**TO DO**. Transcribe, starting at the line with "Refinancing. File Card" and ending at the line with "Couverture de l'ouvrage", every line of the material below exactly, but leave out the pictures and anything outside that span.

**LISTED RECORDS**.
----
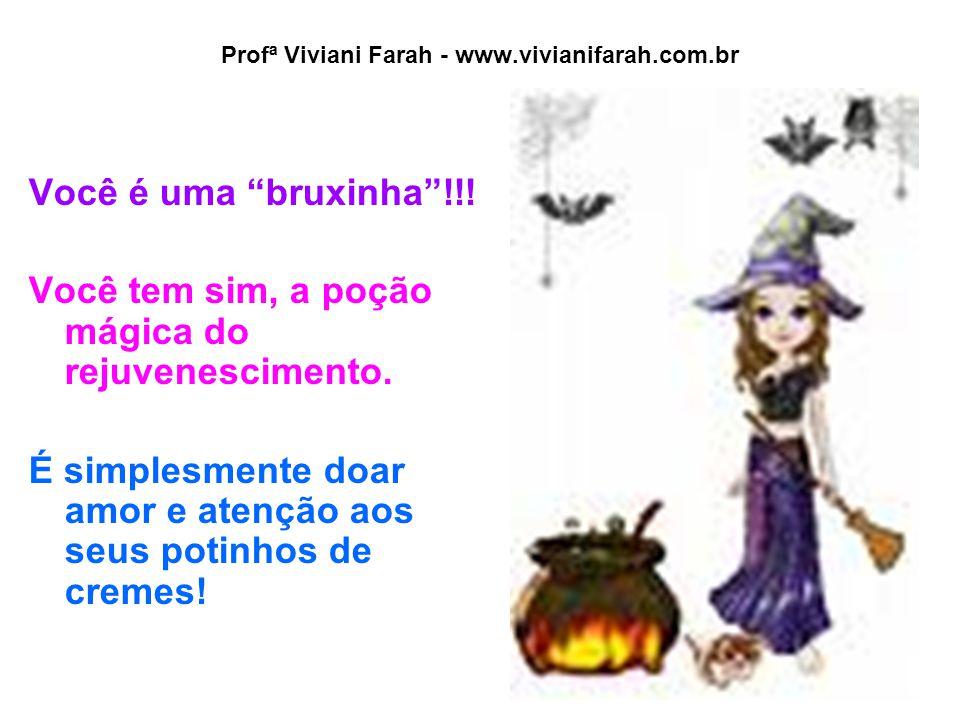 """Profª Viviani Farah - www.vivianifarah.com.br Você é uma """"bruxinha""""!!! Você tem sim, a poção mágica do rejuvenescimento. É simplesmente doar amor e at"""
----
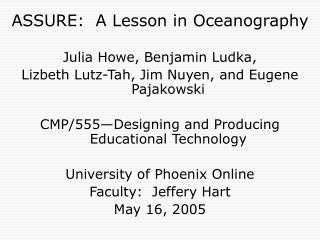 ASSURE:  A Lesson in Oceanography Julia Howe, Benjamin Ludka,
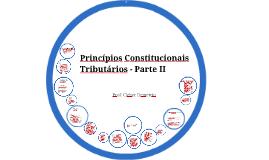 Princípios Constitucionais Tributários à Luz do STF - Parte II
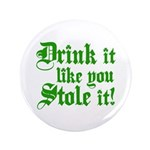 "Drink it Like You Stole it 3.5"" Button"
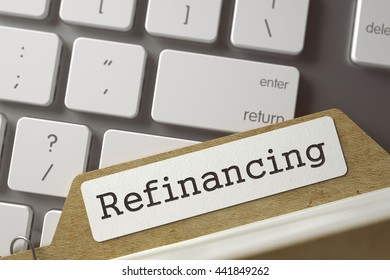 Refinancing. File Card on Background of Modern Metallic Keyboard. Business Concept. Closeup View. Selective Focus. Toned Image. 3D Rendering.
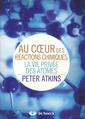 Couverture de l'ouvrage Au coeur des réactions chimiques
----
**ANSWER SPACE**.
 Refinancing. File Card on Background of Modern Metallic Keyboard. Business Concept. Closeup View. Selective Focus. Toned Image. 3D Rendering.
 Couverture de l'ouvrage Au coeur des réactions chimiques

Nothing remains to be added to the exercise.